II. En segundo lugar hace falta vivir el sacramento. El sacramento es la oración suprema, es someter nuestra persona a la petición de Cristo. La comunión y la confesión son la oración que Cristo ha creado para el hombre en camino. Pero en esencia la oración es petición. La confesión es una petición: Señor, soy frágil, hazme capaz. La comunión es la misma petición desde un punto de vista de abandono y certeza: Señor, Tú que te unes a mí, me salvarás.
III. En tercer lugar obrar para que el contenido de la fe se haga inteligencia y pedagogía de la vida en toda situación y ambiente en los que has sido llamado a vivir. El testimonio es comportarse de una determinada manera, porque está Cristo, por la conciencia que se tiene de Cristo. El testimonio es un comportamiento que, si Cristo no existiera, sería absurdo; uno, viendo que te compartas así debería preguntarse: «¿Qué hay detrás?», «¿Quién es este Cristo en nombre del cual el hombre ama más a la mujer, los padres a los hijos, el hombre al hombre, las cosas se hacen más fraternas, y nada es hostil, ni tan siquiera la muerte?»
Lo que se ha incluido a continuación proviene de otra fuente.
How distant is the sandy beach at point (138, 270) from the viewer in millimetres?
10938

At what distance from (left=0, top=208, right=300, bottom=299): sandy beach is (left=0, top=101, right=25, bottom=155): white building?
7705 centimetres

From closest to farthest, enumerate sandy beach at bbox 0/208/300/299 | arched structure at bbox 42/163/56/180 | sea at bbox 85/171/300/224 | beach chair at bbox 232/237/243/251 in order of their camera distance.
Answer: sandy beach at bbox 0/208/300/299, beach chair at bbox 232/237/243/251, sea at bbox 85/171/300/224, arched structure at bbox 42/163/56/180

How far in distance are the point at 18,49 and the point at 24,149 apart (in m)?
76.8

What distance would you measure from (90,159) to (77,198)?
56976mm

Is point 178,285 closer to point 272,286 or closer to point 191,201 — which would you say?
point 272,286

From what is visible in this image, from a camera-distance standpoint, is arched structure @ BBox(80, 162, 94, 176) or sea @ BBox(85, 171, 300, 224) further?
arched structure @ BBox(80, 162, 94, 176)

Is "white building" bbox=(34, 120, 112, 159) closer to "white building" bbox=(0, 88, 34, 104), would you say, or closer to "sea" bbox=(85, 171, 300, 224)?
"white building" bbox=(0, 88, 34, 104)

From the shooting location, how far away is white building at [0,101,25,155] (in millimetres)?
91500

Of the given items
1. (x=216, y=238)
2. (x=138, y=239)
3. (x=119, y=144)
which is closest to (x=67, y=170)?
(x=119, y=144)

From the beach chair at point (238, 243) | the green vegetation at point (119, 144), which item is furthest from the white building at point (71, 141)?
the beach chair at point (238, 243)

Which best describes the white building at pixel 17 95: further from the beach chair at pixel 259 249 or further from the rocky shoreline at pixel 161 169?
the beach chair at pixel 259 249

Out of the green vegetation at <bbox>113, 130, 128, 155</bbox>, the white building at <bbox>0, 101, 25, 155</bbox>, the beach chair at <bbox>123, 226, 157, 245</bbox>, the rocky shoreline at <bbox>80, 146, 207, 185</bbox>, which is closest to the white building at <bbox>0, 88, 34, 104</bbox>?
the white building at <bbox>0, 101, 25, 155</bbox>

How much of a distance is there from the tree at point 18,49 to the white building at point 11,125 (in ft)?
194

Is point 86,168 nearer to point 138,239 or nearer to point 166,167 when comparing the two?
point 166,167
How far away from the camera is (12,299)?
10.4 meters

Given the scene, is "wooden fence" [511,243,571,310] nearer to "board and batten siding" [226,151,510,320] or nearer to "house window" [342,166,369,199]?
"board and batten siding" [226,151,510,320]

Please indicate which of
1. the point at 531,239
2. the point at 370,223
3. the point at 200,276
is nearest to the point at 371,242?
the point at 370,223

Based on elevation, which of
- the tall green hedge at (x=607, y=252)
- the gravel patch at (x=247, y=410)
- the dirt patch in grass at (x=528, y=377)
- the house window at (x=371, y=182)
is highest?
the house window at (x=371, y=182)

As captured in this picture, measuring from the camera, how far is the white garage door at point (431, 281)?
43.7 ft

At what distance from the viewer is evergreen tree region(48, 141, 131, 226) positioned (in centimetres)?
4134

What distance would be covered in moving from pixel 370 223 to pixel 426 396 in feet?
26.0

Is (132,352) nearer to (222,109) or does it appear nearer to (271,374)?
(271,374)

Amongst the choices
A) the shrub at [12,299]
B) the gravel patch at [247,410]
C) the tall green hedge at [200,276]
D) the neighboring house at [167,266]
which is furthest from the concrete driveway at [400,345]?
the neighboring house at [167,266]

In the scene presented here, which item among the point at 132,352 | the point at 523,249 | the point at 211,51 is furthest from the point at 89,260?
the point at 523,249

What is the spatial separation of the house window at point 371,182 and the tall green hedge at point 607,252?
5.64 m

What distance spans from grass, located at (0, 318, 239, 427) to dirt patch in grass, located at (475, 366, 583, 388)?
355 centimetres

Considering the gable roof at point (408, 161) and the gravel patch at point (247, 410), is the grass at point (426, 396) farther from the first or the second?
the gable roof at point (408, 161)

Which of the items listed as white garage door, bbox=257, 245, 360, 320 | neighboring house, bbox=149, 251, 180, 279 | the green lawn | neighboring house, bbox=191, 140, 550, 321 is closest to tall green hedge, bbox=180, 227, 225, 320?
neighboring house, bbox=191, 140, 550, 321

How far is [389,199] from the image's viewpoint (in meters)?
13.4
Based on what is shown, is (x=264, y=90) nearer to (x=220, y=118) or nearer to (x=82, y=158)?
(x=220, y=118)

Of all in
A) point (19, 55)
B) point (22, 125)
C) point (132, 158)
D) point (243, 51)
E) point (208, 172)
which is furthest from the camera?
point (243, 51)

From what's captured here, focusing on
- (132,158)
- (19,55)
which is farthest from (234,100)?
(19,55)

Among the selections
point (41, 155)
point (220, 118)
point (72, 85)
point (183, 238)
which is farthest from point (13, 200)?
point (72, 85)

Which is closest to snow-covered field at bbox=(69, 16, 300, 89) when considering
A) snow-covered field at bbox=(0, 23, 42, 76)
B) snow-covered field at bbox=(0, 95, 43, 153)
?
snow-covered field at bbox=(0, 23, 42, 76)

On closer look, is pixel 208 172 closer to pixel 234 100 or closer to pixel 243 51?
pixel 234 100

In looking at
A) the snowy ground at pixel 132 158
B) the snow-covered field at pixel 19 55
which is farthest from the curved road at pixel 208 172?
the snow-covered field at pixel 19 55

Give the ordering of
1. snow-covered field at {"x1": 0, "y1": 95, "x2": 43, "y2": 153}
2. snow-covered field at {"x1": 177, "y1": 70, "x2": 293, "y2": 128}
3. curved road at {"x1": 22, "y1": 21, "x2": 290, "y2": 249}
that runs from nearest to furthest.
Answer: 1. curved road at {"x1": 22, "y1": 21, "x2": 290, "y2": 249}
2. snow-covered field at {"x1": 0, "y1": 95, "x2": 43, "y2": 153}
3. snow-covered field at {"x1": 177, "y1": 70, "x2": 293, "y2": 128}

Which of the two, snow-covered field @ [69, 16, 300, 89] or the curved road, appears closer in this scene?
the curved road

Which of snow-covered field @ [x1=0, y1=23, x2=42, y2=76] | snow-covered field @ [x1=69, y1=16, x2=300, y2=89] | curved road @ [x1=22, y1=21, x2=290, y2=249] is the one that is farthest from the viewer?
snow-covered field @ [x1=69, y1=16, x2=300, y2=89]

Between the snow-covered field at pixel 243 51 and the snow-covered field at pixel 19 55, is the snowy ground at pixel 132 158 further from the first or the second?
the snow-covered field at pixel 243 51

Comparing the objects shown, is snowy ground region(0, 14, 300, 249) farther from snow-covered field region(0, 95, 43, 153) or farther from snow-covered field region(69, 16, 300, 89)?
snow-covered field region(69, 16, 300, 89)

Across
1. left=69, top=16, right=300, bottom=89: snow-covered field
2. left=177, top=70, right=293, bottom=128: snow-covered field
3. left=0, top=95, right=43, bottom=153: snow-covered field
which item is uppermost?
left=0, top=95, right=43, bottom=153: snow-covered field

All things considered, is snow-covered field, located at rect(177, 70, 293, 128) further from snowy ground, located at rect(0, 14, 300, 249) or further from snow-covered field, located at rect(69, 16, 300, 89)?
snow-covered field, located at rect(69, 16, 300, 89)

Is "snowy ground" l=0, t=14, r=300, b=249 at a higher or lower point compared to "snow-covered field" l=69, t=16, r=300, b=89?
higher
Este testimonio es para que el mundo cambie, se haga más humano. El fin de la Iglesia es que el mundo llegue a ser más humano, es decir, que se instaure una civilización de la verdad y del amor, como dijo el Papa en Rímini (29 de agosto de 1982). Esa civilización se engendra a través de la eficacia de cambio que una vida experimenta cuando trata de adherirse a Cristo. El fin de la Iglesia es el de hacer siempre presente en el mundo el milagro de un cambio, de forma que, allí donde la Iglesia es vivida, la humanidad es mucho más humana. La humanidad distinta, el cambio del mundo, comienza allí donde estás. No puedes imaginarte un cambio del mundo saltando la proximidad a través de la cual llegas a la universalidad.
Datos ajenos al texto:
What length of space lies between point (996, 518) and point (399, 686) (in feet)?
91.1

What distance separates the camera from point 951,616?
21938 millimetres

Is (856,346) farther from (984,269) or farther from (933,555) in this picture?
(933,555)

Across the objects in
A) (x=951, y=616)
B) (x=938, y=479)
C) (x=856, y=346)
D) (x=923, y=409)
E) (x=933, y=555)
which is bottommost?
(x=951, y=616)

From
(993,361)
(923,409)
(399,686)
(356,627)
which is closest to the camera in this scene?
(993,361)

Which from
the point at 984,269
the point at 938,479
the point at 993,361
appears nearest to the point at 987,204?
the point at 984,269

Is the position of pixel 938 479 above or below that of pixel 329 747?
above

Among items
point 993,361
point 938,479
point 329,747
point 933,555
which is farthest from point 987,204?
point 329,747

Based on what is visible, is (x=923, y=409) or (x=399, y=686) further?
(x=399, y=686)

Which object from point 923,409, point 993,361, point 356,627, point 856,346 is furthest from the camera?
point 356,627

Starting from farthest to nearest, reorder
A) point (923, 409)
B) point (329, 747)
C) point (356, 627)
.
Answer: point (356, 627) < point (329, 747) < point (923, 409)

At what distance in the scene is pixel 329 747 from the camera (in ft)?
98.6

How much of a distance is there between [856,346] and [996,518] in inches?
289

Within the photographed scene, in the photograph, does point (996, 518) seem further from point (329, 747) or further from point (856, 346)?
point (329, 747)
El movimiento de CL es una de las muchas afinidades o comunionalidades a través de las que el carisma del Espíritu encuentra al hombre de hoy. Hay que adherirse hasta el fondo a este acontecimiento que nos ha impactado, en todas sus características y en toda su historia; no porque esta compañía sea Cristo, sino porque esta compañía es el camino humilde y efímero, pero eficaz e insustituible, con el que Cristo ha venido a tu encuentro y te hace ser instrumento para crear una humanidad distinta en el mundo.